Objective >> Can you write out the whole listing exactly?

[Start of Dataset extract]

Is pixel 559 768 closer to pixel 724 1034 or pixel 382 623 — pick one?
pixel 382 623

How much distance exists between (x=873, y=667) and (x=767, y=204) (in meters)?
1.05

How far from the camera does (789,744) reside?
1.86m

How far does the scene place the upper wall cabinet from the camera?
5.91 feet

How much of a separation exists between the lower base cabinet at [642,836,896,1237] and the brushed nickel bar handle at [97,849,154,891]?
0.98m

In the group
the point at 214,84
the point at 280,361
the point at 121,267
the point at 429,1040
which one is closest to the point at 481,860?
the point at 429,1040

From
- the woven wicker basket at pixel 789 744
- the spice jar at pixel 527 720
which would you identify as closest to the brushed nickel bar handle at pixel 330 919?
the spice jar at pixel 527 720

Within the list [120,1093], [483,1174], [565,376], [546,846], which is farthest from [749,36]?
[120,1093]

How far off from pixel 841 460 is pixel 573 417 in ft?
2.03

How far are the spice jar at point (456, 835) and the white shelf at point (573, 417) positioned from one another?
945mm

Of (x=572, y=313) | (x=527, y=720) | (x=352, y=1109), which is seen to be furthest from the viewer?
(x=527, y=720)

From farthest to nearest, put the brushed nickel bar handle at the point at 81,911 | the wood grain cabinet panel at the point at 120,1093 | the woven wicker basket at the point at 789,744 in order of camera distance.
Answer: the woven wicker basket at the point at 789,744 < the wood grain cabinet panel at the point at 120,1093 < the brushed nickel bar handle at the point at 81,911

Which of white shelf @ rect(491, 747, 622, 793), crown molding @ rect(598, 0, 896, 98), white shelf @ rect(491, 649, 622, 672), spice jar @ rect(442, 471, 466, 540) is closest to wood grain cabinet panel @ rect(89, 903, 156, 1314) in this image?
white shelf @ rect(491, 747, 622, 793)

[End of Dataset extract]

Reply to the task >>
Is pixel 559 768 closer to pixel 724 1034 or pixel 382 623 — pick one?
pixel 382 623

How much distance exists between (x=873, y=667) and (x=767, y=204) (in meters)?
1.05

How far from the camera does (789,744) reside?
1.86m

How far does the scene place the upper wall cabinet from the camera?
5.91 feet

How much of a separation exists between the lower base cabinet at [642,836,896,1237] and the brushed nickel bar handle at [97,849,154,891]?
0.98m

In the group
the point at 214,84
the point at 280,361
the point at 121,267
the point at 429,1040
which one is closest to the point at 481,860?
the point at 429,1040

From
- the woven wicker basket at pixel 789 744
- the spice jar at pixel 527 720
which would you identify as closest to the brushed nickel bar handle at pixel 330 919?
the spice jar at pixel 527 720

Within the list [120,1093], [483,1174], [565,376], [546,846], which is farthest from [749,36]?
[120,1093]

How far off from pixel 841 460 is pixel 573 417 in ft?
2.03

How far are the spice jar at point (456, 835) and the white shelf at point (573, 417) positioned from one another?
945mm

Of (x=572, y=313) | (x=527, y=720) | (x=352, y=1109), which is seen to be furthest from the viewer?
(x=527, y=720)

From farthest to nearest, put the brushed nickel bar handle at the point at 81,911 | the wood grain cabinet panel at the point at 120,1093 | the woven wicker basket at the point at 789,744 in order of camera distance.
Answer: the woven wicker basket at the point at 789,744 < the wood grain cabinet panel at the point at 120,1093 < the brushed nickel bar handle at the point at 81,911

Which of white shelf @ rect(491, 747, 622, 793), crown molding @ rect(598, 0, 896, 98), white shelf @ rect(491, 649, 622, 672), spice jar @ rect(442, 471, 466, 540) is closest to wood grain cabinet panel @ rect(89, 903, 156, 1314) in this image?
white shelf @ rect(491, 747, 622, 793)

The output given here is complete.